The meeting was held at the West Tisbury Library, just a stone’s throw away from Howes House, the site of the first VCS annual meeting, when Richard Pough founded it in 1965. The nonprofit was originally formed to fight against the sudden onslaught of development in the 1960s, but has since grown into a legal protector, educational tool and hub for environmental activism on the Island.
Just this past year, VCS had two major victories: winning a key legal battle in the long-running effort to protect Moshup Trail in Aquinnah and seeing five towns approve a bylaw that bans single use plastic bags in stores. The proposal for the bylaw was written with the help of VCS’s Samantha Look, board members, and even regional high school students last year. Oak Bluffs is the only Island town that has not yet passed the bylaw.
The Moshup Trail project has been ongoing for some 20 years.
“The expanded development would have had consequences for Aquinnah in terms of expanded development of that town. I am so pleased with this year and its milestone successes, and I am grateful to all of you who really fuel our efforts,” longtime executive director Brendan O’Neill said.

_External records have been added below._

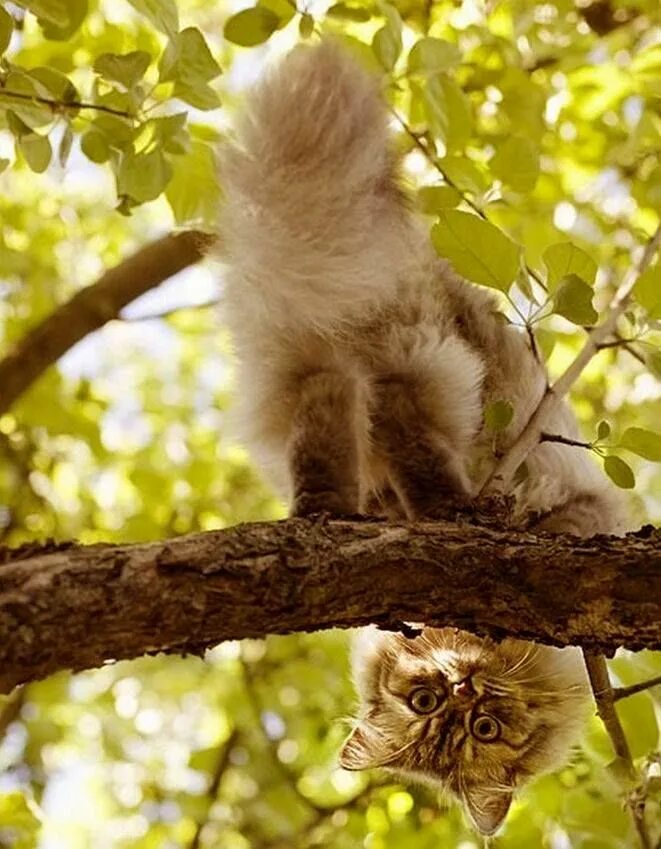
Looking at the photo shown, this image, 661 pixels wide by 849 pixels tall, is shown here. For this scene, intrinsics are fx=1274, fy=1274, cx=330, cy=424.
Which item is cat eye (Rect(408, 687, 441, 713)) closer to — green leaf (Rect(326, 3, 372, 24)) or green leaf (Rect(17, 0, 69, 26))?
green leaf (Rect(326, 3, 372, 24))

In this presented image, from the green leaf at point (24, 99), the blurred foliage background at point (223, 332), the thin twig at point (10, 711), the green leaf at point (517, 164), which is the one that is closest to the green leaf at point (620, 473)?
the blurred foliage background at point (223, 332)

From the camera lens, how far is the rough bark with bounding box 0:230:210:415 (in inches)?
138

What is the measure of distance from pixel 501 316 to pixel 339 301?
0.30 metres

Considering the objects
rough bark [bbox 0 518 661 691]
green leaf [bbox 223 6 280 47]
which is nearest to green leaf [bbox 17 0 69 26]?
green leaf [bbox 223 6 280 47]

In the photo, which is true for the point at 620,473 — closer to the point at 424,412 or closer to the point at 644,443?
the point at 644,443

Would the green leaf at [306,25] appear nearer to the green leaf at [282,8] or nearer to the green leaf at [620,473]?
the green leaf at [282,8]

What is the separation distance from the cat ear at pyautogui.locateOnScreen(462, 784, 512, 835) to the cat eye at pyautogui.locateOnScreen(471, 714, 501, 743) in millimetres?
119

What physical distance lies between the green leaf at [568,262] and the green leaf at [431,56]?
528mm

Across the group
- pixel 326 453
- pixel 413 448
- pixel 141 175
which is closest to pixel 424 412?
pixel 413 448

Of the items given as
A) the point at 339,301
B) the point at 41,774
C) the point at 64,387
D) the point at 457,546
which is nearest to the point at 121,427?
the point at 64,387

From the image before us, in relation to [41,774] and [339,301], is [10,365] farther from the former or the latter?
[339,301]

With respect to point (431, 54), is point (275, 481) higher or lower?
lower

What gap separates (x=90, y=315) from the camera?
362cm

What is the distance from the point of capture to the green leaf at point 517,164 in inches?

Mr. Toole’s son Taylor showed a video that he produced that captured VCS’s mission, history and spirit, and featured shots of the Vineyard from a drone.

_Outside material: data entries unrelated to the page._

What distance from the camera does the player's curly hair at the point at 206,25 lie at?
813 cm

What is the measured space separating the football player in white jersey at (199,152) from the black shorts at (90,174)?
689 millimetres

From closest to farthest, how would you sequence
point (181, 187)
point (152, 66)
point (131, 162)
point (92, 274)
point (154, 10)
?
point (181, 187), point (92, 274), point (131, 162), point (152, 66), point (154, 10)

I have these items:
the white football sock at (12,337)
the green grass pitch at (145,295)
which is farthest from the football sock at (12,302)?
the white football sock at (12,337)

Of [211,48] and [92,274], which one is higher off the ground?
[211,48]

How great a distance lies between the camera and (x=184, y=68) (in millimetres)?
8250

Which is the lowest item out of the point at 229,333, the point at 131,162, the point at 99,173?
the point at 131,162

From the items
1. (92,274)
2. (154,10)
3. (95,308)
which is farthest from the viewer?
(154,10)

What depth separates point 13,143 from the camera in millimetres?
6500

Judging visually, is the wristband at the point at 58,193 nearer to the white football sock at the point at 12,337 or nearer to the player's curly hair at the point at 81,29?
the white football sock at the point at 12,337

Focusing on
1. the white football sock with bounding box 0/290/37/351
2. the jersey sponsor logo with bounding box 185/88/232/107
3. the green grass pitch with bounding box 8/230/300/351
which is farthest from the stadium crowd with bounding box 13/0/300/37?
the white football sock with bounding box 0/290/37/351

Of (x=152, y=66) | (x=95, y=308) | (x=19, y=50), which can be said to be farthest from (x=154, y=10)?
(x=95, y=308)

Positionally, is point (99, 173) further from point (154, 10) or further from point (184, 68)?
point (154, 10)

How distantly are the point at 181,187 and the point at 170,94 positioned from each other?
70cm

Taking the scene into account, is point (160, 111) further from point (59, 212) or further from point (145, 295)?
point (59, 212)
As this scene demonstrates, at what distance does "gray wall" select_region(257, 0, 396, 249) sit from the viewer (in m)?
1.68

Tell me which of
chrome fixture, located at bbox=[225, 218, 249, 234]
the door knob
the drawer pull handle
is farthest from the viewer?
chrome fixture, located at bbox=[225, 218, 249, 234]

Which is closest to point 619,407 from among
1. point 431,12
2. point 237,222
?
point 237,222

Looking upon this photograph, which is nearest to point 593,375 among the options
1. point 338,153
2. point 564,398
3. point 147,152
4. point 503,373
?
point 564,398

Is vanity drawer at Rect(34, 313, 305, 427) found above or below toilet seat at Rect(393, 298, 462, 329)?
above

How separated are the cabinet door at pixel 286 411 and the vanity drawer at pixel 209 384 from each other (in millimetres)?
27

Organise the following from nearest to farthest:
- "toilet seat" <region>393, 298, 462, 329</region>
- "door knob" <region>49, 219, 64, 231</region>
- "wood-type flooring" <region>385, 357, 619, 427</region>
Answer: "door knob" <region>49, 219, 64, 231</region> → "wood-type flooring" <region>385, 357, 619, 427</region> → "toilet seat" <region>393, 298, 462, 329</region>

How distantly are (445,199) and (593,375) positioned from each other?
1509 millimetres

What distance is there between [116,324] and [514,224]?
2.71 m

VCS welcomed former vice president James Athearn as the new president, Joan Malkin as vice president, and Bruce Golden as treasurer. The society also announced a $2 million capital initiative aimed at “increasing the bandwidth” of VCS by adding more staff. The expansion “will free us to advocate on a broader range of issues,” a press release issued in advance of the meeting said in part. Roughly half the goal is already in hand.
Meanwhile, at every VCS meeting, the board invites an artist to exhibit his or her work that captures the Island’s environment. This year, Neal Rantoul presented aerial photographs of the Vineyard. “I came to appreciate how art becomes quite a powerful way to communicate the importance of Vineyard conservation,” he said. “Concerns natural habitat but can spark creative efforts.”
Neal Rantoul’s shots included landlocked, oceanic and shoreline scenes, showing both untouched beauty and the consequences of the human footprint. In one series of photographs, he captured Moshup Trail from both from the ground and from the air. The trail spiraled through the trees in Aquinnah to a winding set of old stairs that went down the cliffs to the water. It was a scene that VCS had recently helped save.